EXERCISE DIRECTIONS. All of the entries need to be repeated exactly. Leave nothing out.

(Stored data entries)

───

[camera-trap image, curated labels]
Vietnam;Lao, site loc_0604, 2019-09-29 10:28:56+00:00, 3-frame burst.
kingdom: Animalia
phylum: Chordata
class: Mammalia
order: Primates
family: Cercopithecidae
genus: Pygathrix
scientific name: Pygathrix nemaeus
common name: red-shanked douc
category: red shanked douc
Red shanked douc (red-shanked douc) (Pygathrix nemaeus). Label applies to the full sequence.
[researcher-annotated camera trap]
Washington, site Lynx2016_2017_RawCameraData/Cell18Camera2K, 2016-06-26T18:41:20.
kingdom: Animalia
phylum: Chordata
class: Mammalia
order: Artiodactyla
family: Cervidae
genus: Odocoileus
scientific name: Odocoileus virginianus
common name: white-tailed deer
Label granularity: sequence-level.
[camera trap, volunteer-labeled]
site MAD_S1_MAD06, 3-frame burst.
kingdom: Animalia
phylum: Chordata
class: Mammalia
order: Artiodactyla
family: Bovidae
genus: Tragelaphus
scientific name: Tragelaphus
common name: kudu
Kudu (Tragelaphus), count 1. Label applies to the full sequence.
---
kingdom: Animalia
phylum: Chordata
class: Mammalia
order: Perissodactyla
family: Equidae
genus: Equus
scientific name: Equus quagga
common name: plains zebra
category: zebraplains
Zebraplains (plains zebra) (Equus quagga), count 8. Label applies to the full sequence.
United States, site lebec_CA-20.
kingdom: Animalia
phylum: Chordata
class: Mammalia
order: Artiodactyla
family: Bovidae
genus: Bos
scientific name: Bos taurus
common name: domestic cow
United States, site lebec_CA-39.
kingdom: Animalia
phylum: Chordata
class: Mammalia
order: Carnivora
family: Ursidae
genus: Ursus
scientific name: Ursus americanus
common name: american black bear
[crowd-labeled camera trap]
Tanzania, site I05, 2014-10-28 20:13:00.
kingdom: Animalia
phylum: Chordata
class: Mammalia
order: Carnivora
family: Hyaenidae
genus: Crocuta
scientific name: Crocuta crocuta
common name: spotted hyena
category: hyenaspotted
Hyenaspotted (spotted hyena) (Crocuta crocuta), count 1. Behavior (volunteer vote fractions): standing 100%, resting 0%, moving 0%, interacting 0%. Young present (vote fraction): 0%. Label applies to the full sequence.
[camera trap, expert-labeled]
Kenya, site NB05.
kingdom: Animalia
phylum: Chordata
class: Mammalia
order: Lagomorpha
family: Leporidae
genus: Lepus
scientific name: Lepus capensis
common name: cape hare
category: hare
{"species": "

───

TASK ANSWER.
[camera-trap image, curated labels]
Vietnam;Lao, site loc_0604, 2019-09-29 10:28:56+00:00, 3-frame burst.
kingdom: Animalia
phylum: Chordata
class: Mammalia
order: Primates
family: Cercopithecidae
genus: Pygathrix
scientific name: Pygathrix nemaeus
common name: red-shanked douc
category: red shanked douc
Red shanked douc (red-shanked douc) (Pygathrix nemaeus). Label applies to the full sequence.
[researcher-annotated camera trap]
Washington, site Lynx2016_2017_RawCameraData/Cell18Camera2K, 2016-06-26T18:41:20.
kingdom: Animalia
phylum: Chordata
class: Mammalia
order: Artiodactyla
family: Cervidae
genus: Odocoileus
scientific name: Odocoileus virginianus
common name: white-tailed deer
Label granularity: sequence-level.
[camera trap, volunteer-labeled]
site MAD_S1_MAD06, 3-frame burst.
kingdom: Animalia
phylum: Chordata
class: Mammalia
order: Artiodactyla
family: Bovidae
genus: Tragelaphus
scientific name: Tragelaphus
common name: kudu
Kudu (Tragelaphus), count 1. Label applies to the full sequence.
---
kingdom: Animalia
phylum: Chordata
class: Mammalia
order: Perissodactyla
family: Equidae
genus: Equus
scientific name: Equus quagga
common name: plains zebra
category: zebraplains
Zebraplains (plains zebra) (Equus quagga), count 8. Label applies to the full sequence.
United States, site lebec_CA-20.
kingdom: Animalia
phylum: Chordata
class: Mammalia
order: Artiodactyla
family: Bovidae
genus: Bos
scientific name: Bos taurus
common name: domestic cow
United States, site lebec_CA-39.
kingdom: Animalia
phylum: Chordata
class: Mammalia
order: Carnivora
family: Ursidae
genus: Ursus
scientific name: Ursus americanus
common name: american black bear
[crowd-labeled camera trap]
Tanzania, site I05, 2014-10-28 20:13:00.
kingdom: Animalia
phylum: Chordata
class: Mammalia
order: Carnivora
family: Hyaenidae
genus: Crocuta
scientific name: Crocuta crocuta
common name: spotted hyena
category: hyenaspotted
Hyenaspotted (spotted hyena) (Crocuta crocuta), count 1. Behavior (volunteer vote fractions): standing 100%, resting 0%, moving 0%, interacting 0%. Young present (vote fraction): 0%. Label applies to the full sequence.
[camera trap, expert-labeled]
Kenya, site NB05.
kingdom: Animalia
phylum: Chordata
class: Mammalia
order: Lagomorpha
family: Leporidae
genus: Lepus
scientific name: Lepus capensis
common name: cape hare
category: hare
{"species": "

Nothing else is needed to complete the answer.